P&Z limits Quigley development

Loss of upper-canyon home sites could be deal breaker


By TONY EVANS
Express Staff Writer

The Hailey Planning and Zoning Commission voted unanimously to restrict development in the upper reaches of Quigley Canyon on Tuesday. In preserving the sensitive wildlife area, the commission may have sacrificed an 18-hole golf course, miles of nordic ski trails and a year-round clubhouse, all for the use of Hailey residents.

After three months of public hearings and deliberations, the P&Z voted to recommend an annexation request by Quigley Green Owners LLC that could bring 379 homes and more than 1,000 acres of the canyon into the city limits.

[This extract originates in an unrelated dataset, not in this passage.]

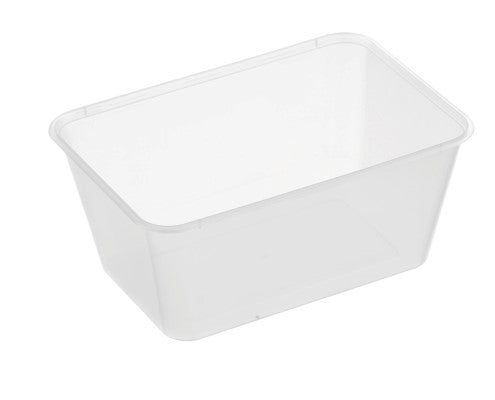 GENFAC RECTANGLE CONTAINER 1000ml (ctn/500)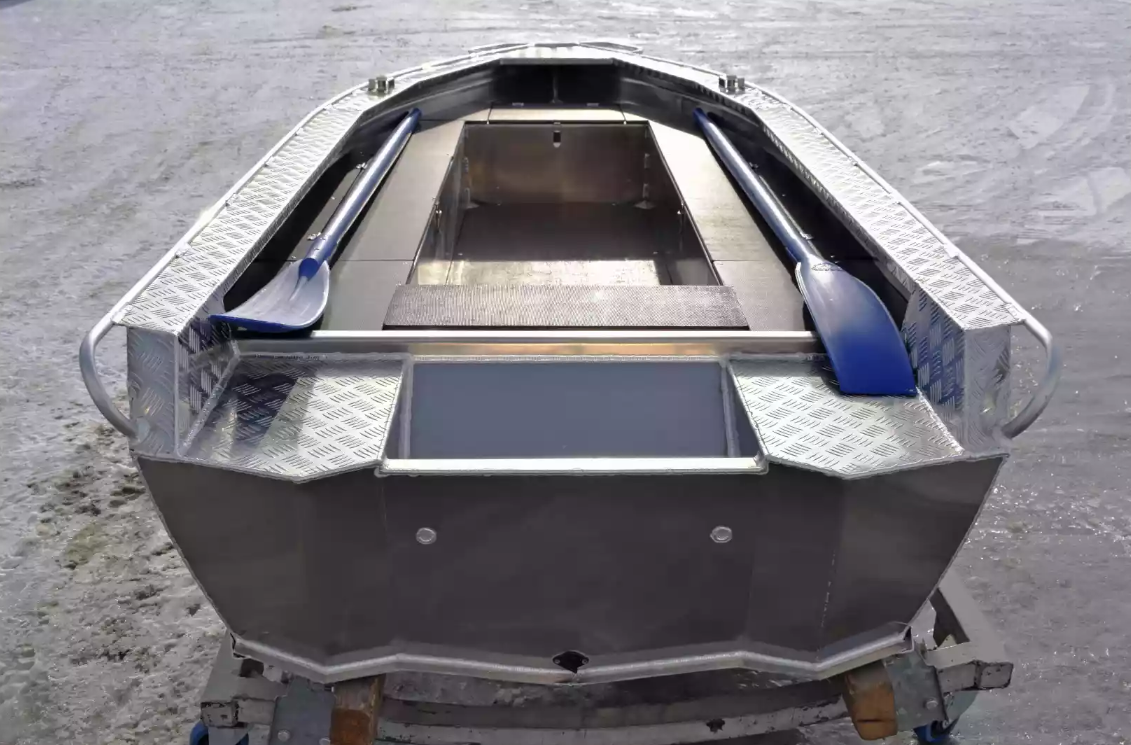 Алюминиевая лодка Wyatboat-340 РМ в Новоуральске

Yet the conditions placed on developer David Hennessy by the P&Z may prove too restrictive for him to continue working with the city.

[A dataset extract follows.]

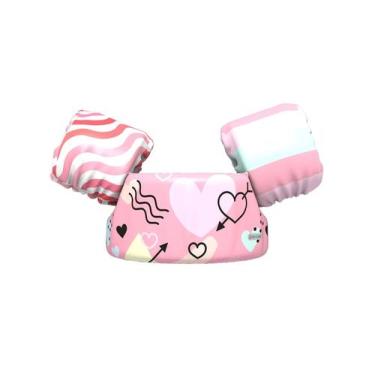 Imagem de Boia Salva Vidas Infantil Sea Float 10 a 25KG Corações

"The last thing we want to do is go ahead with a project that is financially questionable," Hennessy said. "We really tried hard on this."

Hennessy has offered the city multiple amenities in exchange for annexation, including an 18-hole Audubon-certified golf course, a new municipal well site, extensive biking and ski trails and a year-round clubhouse. Hennessy has said the golf course alone will cost $13 million to build.

The P&Z has required that the city retain a 51 percent ownership of the course in case it proves to be a money maker. It also set 55 conditions related to land use, transportation and wildlife impacts, recreation and water use.

In addition, the Blaine County School District has requested 15 to 20 acres of land (or in-lieu fees) for construction of a new elementary school, which school district Treasurer Mike Chatterton said will be needed to accommodate the increased population associated with the development.

Hennessy and his associates are in the process of measuring the financial impacts these conditions will have on his bottom line, and whether or not to proceed to the City Council for further scrutiny. If the numbers don't work out, he said, he will develop in the county, where stricter zoning standards allow for only about 120 homes in the canyon.

Despite the many demands placed on the developer in exchange for annexation, Hennessy seemed willing to move forward if allowed to build and sell 54 homes on sites ranging from one to 120 acres in size in the easternmost reaches of the canyon above Quigley Pond and in Deadman Gulch.

"This is an either/or situation," he said.

At a public hearing last month, Idaho Department of Fish and Game staff biologist Mike McDonald reiterated an earlier F&G recommendation that the developer abandon plans to build in Deadman Gulch, which extends for about a mile north of Quigley Pond. F&G also recommended reducing housing densities along a mile-long narrow canyon east of the pond where elk and mule deer spend the winter. On Tuesday, the P&Z recommended Recreational Green Belt zoning in the upper canyon, which prohibits home construction, as a condition of annexation.

"These conditions add a lot of cost to us," Hennessy said. "Not allowing us to build up there keeps us from recouping that cost. We still think the best way to do this is to work with the city, but right now we can build above the pond under county zoning requirements."

Most of the land in Deadman Gulch and above Quigley Pond falls in the county's Mountain Overlay District, which limits development to about 15 units per acre. Yet that base density could be curtailed for a number of reasons.

"The county has stricter standards than the city with respect to wildlife and wetlands issues," said county Regional Planner Jeff Adams, who will review the developer's plans if he decides to abandon his annexation request.

"Base density requirements are not always guaranteed," he said.